ADD NOW: Donovan Peoples-Jones
The Skinny on Peoples-Jones: A Michigan Wolverines alum who many of us in the draft community believed has the talent to have a better NFL career than a college career playing for Jim Harbaugh, the khaki pants of passing offenses, Peoples-Jones is a rangy athlete with excellent ball-tracking and skills. Peoples-Jones lacks the speed that gets him on top of man-to-man coverage early in routes, but he's a useful vertical threat in offenses that feature him on routes that work inside-out against safeties or smaller corners.
Although he hasn't earned the type of routes to exploit it in the NFL, Peoples-Jones was a top return specialist with open-field talents.
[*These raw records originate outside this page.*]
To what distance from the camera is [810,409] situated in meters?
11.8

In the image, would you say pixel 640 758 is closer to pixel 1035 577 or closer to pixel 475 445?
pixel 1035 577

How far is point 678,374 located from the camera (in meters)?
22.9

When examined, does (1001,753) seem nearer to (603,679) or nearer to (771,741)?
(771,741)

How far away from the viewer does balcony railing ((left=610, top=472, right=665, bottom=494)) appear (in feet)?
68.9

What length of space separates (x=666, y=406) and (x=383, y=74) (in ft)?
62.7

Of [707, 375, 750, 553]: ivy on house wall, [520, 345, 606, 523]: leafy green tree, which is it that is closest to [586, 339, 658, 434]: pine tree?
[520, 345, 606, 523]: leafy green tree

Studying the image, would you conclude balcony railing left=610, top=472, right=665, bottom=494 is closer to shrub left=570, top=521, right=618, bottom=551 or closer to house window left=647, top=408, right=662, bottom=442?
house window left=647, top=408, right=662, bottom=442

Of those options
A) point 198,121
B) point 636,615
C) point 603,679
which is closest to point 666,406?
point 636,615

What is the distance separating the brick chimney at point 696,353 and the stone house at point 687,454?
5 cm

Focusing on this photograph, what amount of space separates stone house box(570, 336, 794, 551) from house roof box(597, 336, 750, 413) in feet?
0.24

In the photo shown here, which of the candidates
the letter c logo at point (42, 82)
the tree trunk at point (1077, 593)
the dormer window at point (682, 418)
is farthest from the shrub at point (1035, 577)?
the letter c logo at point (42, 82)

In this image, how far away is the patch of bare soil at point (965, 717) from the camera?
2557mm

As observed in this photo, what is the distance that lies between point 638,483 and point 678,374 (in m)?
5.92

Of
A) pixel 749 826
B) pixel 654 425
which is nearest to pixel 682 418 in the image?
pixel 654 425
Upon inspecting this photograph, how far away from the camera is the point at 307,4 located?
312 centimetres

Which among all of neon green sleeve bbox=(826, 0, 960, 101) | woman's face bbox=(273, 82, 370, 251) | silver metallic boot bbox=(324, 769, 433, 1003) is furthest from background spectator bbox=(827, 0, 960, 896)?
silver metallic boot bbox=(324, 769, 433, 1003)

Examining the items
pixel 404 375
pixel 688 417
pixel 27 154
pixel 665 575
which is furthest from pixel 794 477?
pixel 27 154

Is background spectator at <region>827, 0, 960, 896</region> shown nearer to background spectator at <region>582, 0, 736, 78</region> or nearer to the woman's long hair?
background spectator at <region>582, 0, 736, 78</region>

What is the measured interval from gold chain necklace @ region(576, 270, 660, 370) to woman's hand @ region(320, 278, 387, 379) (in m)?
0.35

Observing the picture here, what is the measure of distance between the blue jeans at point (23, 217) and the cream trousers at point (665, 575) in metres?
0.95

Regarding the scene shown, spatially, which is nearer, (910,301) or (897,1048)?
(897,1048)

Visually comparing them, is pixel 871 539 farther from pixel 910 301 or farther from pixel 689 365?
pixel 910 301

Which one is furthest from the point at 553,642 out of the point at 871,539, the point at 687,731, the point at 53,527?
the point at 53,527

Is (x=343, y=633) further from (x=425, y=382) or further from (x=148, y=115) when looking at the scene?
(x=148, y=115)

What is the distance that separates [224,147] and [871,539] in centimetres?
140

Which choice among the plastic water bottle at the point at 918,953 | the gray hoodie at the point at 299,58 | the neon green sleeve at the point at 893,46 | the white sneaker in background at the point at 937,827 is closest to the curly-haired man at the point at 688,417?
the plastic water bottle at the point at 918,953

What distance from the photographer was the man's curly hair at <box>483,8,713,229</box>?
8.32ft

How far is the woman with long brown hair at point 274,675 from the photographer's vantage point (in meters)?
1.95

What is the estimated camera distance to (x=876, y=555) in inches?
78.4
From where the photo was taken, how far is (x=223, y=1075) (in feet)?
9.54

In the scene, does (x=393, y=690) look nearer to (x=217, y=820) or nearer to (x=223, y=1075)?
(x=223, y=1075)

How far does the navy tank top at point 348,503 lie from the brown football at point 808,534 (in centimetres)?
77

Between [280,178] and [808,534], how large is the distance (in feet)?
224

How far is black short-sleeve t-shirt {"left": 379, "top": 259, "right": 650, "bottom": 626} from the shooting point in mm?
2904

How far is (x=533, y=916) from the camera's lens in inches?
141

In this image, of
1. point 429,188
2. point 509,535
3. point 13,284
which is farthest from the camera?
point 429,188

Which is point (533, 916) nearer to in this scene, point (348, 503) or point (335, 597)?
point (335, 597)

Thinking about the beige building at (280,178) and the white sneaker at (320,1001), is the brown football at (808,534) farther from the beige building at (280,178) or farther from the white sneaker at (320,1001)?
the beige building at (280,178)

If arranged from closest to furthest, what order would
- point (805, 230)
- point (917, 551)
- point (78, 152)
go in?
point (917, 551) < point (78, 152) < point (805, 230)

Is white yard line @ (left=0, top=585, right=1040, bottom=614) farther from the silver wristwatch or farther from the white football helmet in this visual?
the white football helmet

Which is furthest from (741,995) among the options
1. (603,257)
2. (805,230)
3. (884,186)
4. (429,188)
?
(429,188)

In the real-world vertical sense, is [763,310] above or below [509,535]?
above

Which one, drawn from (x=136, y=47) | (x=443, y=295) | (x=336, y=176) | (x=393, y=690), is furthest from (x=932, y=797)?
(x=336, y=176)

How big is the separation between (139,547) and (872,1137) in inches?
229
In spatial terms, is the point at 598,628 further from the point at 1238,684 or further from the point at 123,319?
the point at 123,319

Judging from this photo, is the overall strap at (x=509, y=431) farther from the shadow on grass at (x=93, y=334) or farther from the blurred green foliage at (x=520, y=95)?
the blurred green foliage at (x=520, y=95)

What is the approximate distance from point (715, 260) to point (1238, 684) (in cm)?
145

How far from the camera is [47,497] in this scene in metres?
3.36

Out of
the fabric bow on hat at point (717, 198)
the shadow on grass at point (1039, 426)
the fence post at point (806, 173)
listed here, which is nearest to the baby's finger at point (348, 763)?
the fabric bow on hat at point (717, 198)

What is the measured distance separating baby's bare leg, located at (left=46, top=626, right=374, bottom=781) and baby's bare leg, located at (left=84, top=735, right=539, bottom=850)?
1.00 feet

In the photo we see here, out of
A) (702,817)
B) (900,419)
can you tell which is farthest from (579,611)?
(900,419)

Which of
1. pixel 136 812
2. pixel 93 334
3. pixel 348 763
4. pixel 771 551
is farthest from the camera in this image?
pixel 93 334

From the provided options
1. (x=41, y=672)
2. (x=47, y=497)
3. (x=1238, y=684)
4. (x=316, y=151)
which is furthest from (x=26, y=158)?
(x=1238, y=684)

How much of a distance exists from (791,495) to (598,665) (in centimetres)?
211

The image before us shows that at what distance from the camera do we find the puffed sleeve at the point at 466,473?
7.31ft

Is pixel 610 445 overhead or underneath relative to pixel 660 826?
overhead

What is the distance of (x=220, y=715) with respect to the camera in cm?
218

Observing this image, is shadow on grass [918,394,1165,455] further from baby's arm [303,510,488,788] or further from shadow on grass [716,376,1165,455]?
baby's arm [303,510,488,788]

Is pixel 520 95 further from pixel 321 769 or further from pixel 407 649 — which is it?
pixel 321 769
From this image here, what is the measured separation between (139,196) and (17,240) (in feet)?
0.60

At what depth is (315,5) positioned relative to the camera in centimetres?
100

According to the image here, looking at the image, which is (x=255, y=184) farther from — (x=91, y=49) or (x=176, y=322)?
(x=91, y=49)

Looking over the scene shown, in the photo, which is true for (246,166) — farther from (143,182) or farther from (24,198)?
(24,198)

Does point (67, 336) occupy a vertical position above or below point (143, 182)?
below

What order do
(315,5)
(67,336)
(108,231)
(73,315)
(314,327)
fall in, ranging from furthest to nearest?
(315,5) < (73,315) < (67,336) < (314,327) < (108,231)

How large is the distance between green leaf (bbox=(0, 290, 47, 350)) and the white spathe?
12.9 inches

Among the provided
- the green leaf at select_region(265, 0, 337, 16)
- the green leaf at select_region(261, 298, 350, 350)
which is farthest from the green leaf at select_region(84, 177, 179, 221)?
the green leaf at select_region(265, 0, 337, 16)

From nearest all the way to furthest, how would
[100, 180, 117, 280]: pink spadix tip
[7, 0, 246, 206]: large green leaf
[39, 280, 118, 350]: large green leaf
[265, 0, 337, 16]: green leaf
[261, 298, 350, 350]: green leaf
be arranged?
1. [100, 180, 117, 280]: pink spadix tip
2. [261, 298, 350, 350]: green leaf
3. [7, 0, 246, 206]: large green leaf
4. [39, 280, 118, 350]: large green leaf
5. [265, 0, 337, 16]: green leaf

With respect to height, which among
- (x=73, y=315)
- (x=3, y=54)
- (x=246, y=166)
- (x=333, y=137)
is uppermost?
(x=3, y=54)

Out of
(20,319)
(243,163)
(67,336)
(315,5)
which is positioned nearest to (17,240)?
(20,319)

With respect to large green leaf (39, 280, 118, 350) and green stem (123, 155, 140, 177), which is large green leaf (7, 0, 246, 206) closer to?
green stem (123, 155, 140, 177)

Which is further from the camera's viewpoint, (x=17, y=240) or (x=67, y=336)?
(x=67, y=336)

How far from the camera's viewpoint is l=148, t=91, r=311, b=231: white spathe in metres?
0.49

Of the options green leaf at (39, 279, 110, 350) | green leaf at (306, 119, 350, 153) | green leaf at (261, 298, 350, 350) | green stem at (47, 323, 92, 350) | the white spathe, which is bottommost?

He began this year with one solid PPR-worthy game in deeper leagues during the first three weeks of September. Since October, Jacoby Brissett and Peoples-Jones have established a connection that has generated 4-6 catches per game with a range of 50-80 yards a week.
Peoples-Jones is not a big part of Cleveland's red-zone game. Nick Chubb, Amari Cooper, Kareem Hunt, and David Njoku are ahead of him in the pecking order. Still, the consistency is helpful for fantasy GMs in PPR formats seeking a steady bye-week flex play with a big-play upside.
Recommendation: I'd bet on Peoples-Jones as a steady reserve for your lineups. There's a potential concern that Deshaun Watson won't have a strong rapport with Peoples-Jones and that ends his stint of fantasy utility in 2022. However, Watson's ability to buy time could lead to more off-structure targets for big plays. If I were to guess based on what I know about both players' games, Peoples-Jones may not be as consistent when Watson becomes the starter, but he'll have higher ceilings during weeks when he hits.